Of the 60 charged April 17 across 11 federal districts, 31 were doctors, seven were pharmacists, eight were nurse practitioners and seven were other licensed medical professionals. They were charged with their alleged participation in the illegal prescribing and distributing of opioids and other dangerous narcotics and for health care fraud schemes.

"Today’s is an important day for West Virginia and the nation," Stuart said in a press release. "The single largest prescription opioid law enforcement operation focused solely on Appalachia and the poison peddlers that have wreaked havoc, chaos and despair on our citizens and communities."

Stuart said the effort is only the first of many more significant enforcement efforts to ensure the safety of West Virginia's citizens.

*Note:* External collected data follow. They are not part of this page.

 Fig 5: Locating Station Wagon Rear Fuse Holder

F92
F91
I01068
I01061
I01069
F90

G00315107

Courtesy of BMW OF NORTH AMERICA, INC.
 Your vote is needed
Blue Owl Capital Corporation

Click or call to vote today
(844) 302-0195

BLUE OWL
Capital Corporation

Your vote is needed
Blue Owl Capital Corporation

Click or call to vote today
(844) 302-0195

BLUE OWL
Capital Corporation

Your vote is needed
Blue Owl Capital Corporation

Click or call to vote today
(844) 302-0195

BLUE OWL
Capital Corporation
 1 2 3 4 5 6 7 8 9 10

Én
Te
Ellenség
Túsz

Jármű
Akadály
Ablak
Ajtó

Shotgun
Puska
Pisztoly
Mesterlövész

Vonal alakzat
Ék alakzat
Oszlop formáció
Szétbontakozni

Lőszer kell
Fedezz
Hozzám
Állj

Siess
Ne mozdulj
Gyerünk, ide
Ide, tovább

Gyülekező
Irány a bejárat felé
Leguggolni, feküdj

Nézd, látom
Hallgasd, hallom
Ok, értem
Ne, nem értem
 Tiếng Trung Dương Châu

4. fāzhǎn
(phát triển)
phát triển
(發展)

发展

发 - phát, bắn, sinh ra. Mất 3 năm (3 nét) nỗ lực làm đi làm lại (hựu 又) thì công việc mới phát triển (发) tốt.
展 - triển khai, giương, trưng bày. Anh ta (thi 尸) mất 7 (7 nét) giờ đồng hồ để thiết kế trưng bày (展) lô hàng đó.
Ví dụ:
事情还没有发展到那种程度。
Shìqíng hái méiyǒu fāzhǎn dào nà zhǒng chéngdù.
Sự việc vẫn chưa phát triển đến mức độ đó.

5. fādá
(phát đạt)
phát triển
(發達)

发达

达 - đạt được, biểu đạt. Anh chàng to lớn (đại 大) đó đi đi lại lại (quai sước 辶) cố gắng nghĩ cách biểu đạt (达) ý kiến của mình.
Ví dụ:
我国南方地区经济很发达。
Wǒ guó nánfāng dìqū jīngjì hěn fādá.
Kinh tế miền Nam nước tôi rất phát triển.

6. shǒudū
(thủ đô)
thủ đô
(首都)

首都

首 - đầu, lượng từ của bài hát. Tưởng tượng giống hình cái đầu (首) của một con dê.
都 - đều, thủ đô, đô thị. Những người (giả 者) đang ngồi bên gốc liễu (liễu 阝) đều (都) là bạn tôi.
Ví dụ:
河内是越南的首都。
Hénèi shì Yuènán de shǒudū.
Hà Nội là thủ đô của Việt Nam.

"Drug dealers in lab coats are still drug dealers," Stuart said. "My office and our dedicated law enforcement partners in the Southern District of West Virginia have been actively engaged in identifying and holding drug dealers accountable and making sure that abusive medical professionals that put profits before patients never write another prescription or treat another patient ever again."

The Appalachian Regional Prescription Opioid (ARPO) Strike Force will now expand into the Western District of Virginia, which will make that district the 10th ARPO Strike Force district.

ARPO Strike Force is a joint law enforcement effort between the Health Care Fraud Unit in the Criminal Division's Fraud Section, the U.S. Attorney's offices for 10 districts in six states. It also includes members of the FBI, HHS Office of the Inspector General and the U.S. Drug Enforcement Administration, several state Medicaid Fraud Control units and the Tennessee Bureau of Investigation.

Huntington psychiatrist Dr. Marc J. Spelar was arrested as part of the takedown, according to a press release by the U.S. Attorney's Office of the Southern District of West Virginia. Spelar is charged with 10 counts of unlawful distribution of controlled substances involving more than 800 prescriptions and more than 17,000 opioid pills.

Splear distributed Schedule II narcotics, including dextroamphetamine, methylphenidate and amphetamine salt, to a patient who did not have a medical need for the drugs and whom the doctor never examined even though the patient had a history of abusing drugs, according to the press release.